Three basic steps when planning marketing. By Mark Blezard
Having a sales and marketing strategy is vital. However, confusing the two is dangerous. So, if you are an owner-operator, building an empire, here's a few words to help position the two.
Firstly, it is rare that a 'sales & marketing' strategy will work. The two are better off being planned separately, just as your departments will probably evolve from growth. Let me expand upon this. In SMEs, the sales department typically leads the marketing division. They bring back orders coupled with valuable market insights. What's selling, what's not, and what the customer is asking for. This is very much the norm for a start-up business, and often the reason for the formulation of a 'Sales & Marketing Manager' position.
Then, as the organisation grows, the positions tend to switch. Marketing departments start to dictate the sales direction based on their research. They break into new markets and deliver the 'sales story' together with supporting material for the sales force to deploy. Working more closely with R&D for new product development, they test markets and glean customer feedback before devising a strategy that will keep the sales executives busy.
So, a starting point, which type of organisation are you? Who's driving the sales? In every company I've ever started, I've fronted the sales and the marketing but the marketing efforts were to fuel the driving sales force. However, if is worth reviewing first as some start-ups are marketing led.
Having worked out who's pulling and who is pushing, you are ready to plan strategies.
For the SMEs, a marketing campaign often falls into the lead generation plan, feeding sales executives with inbound enquiries.

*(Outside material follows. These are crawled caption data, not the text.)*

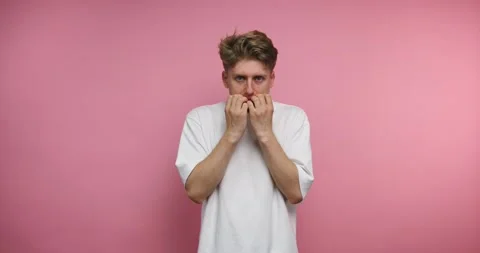 Young man shows different emotions in front of a pink wall while covering h.. Stock Footage 317327901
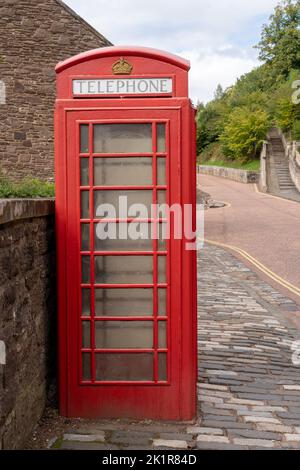 An old red public telephone box on a village street in New Lanark, Lanarkshire, Scotland, UK Stock Photo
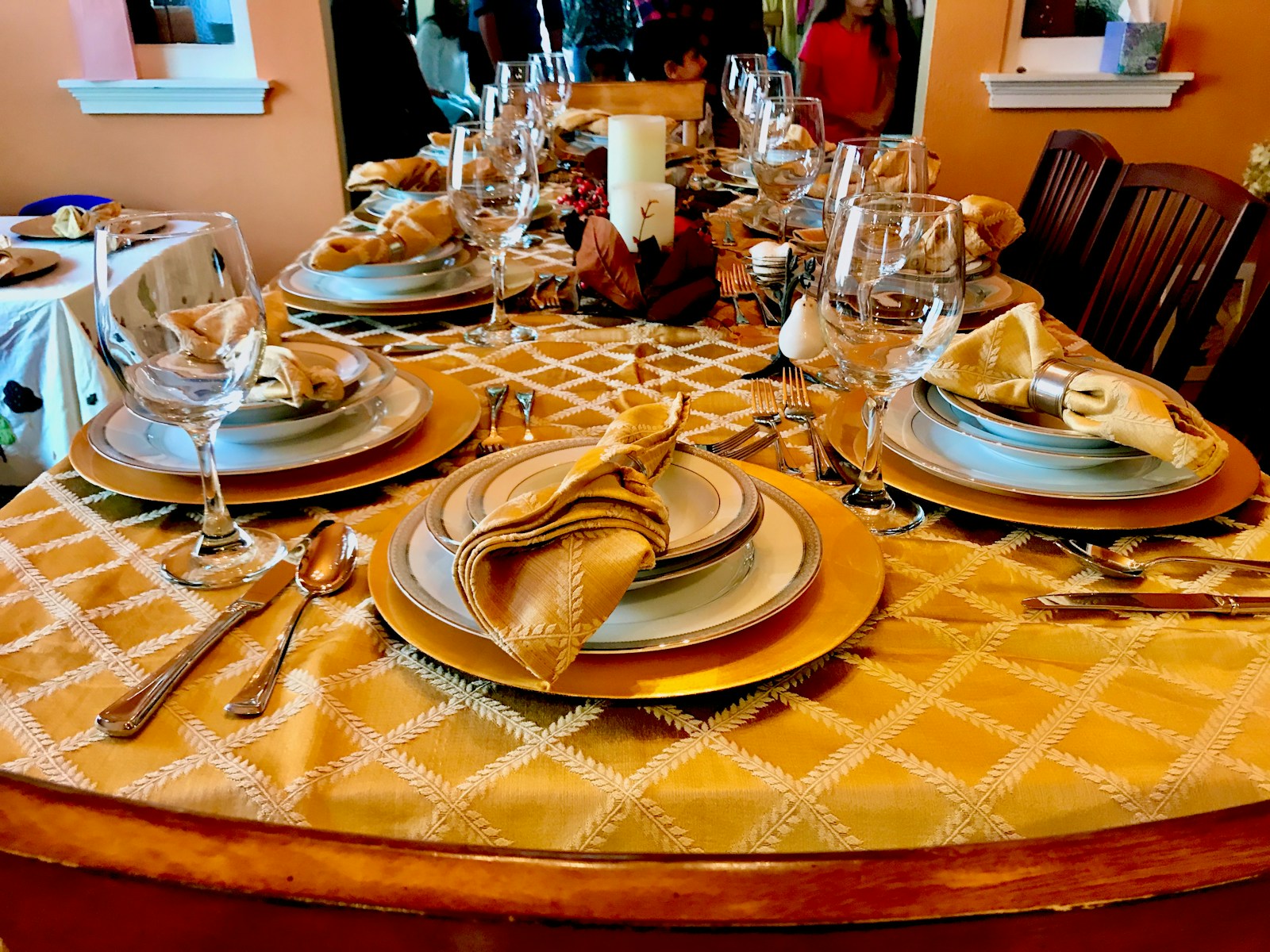 a table set for a formal dinner with plates and silverware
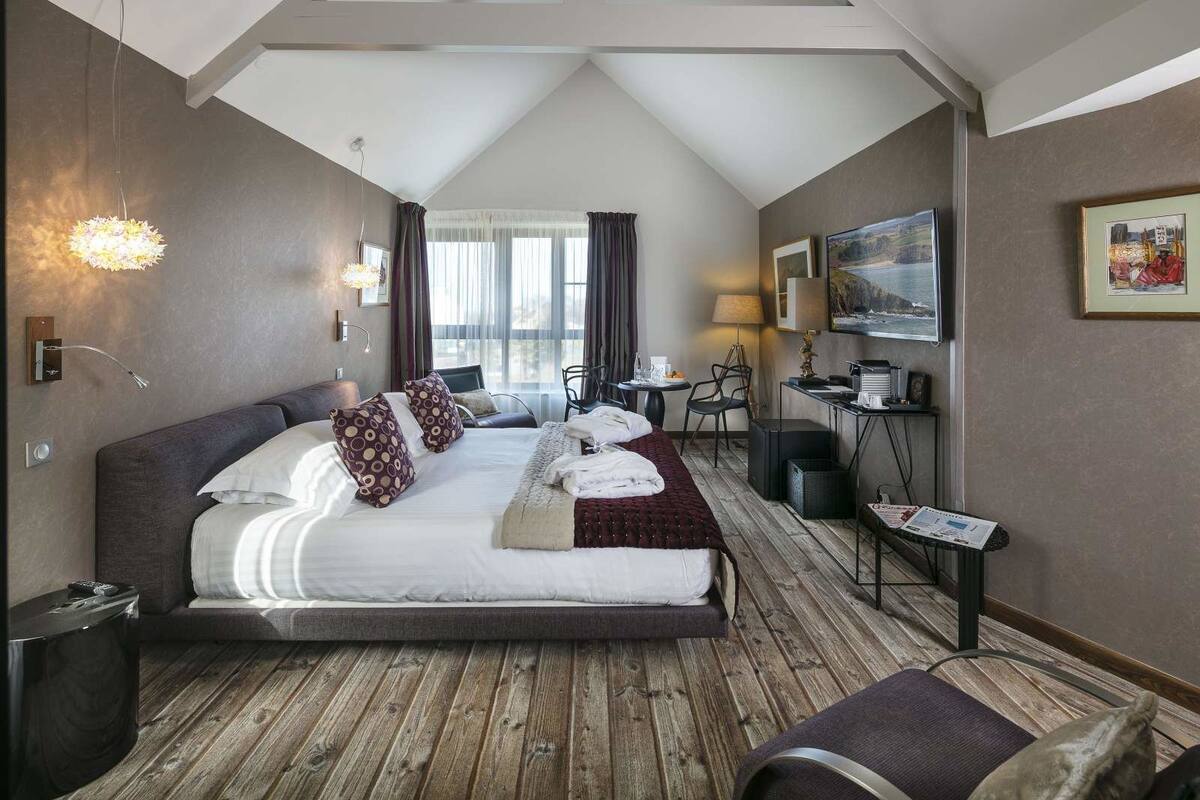 Ein Hotelzimmer mit einem großen Bett, einem Schreibtisch, einem Stuhl, einem Fernseher und einem Fenster mit Vorhängen.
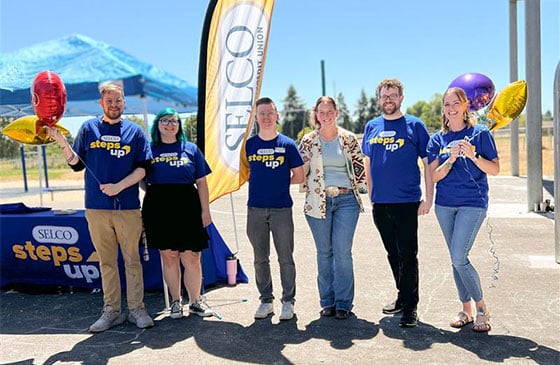 SELCO employees in Steps Up t-shirts standing outside.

Is that you? Here's a tip to identify the different types of marketing programmes, if you find yourself being called upon to support sales. Go to your LinkedIn profile and the 'Advertise' link. Start building a campaign. Right from the get-go, you'll be asked what type of campaign you are looking for, lead gen., awareness, traffic to your website, etc. The social media giants have done the work for you in terms of which paths are available.

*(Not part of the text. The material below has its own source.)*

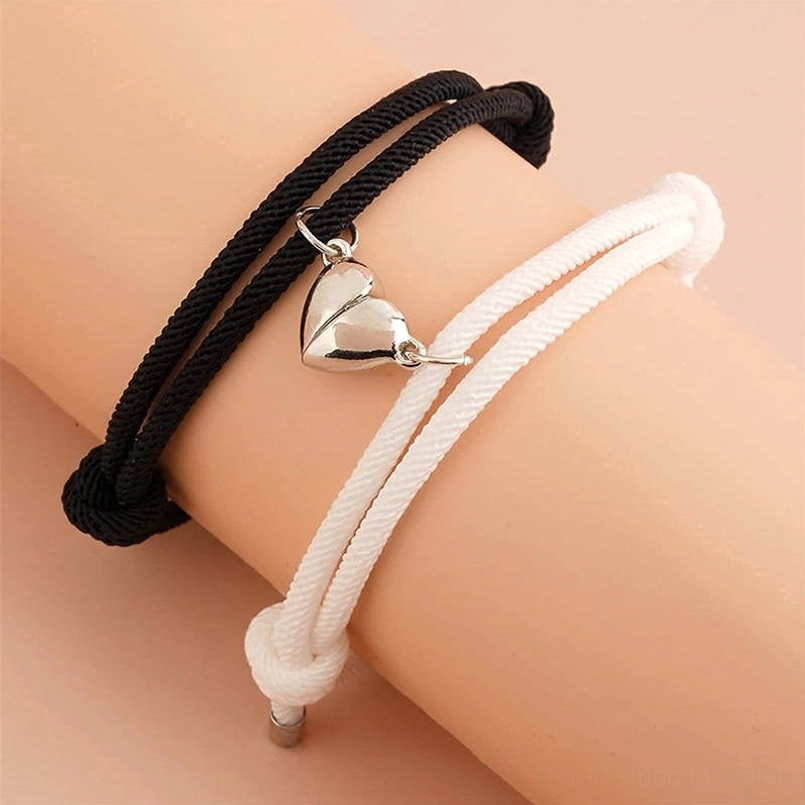 Couple wearing magnetic red string bracelets on wrists, close-up adjustable knot detail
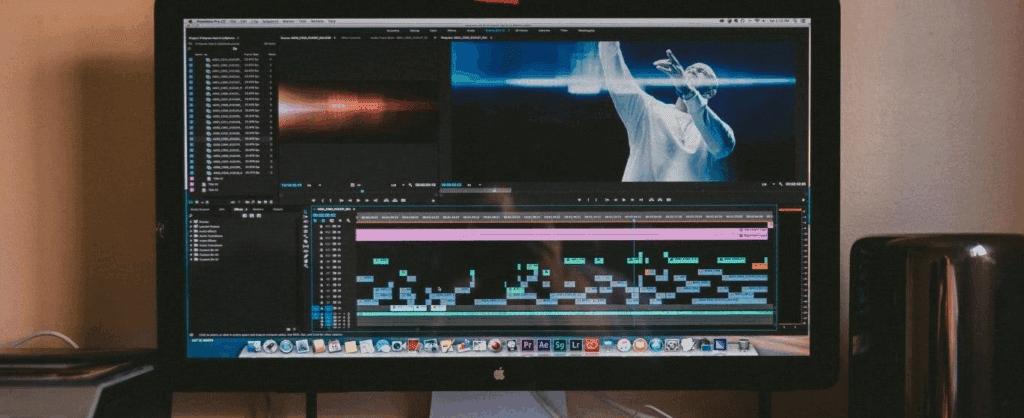 a computer monitor with film production software/film editing software on it.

Now that you know who is pulling and pushing, and you've identified the purpose of your marketing strategy, the third step is to identify how you will measure success. This is absolutely vital because without it you will miss the opportunity to repeat successful activities, risk wasting budget, and be unable to improve upon what works.

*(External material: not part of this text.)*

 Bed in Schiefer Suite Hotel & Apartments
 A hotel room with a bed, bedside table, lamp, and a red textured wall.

This is a very basic overview of the three headline steps in building your plan. Each step has multiple layers but we all have to start somewhere. In summary, identify;
1) Who's pulling and who is pushing.
2) The purpose of your campaign.
3) How to measure
And finally, your sales plan. Now that you have the 'pull/push' position of your organisation, your sales plan should reflect how your sales force engage with new prospects. Are they cold calling or receiving leads? This, in turn, should help you with how you organise your executives (hunters and farmers vs new markets and account management) and what sales training will be required to maximise effectiveness.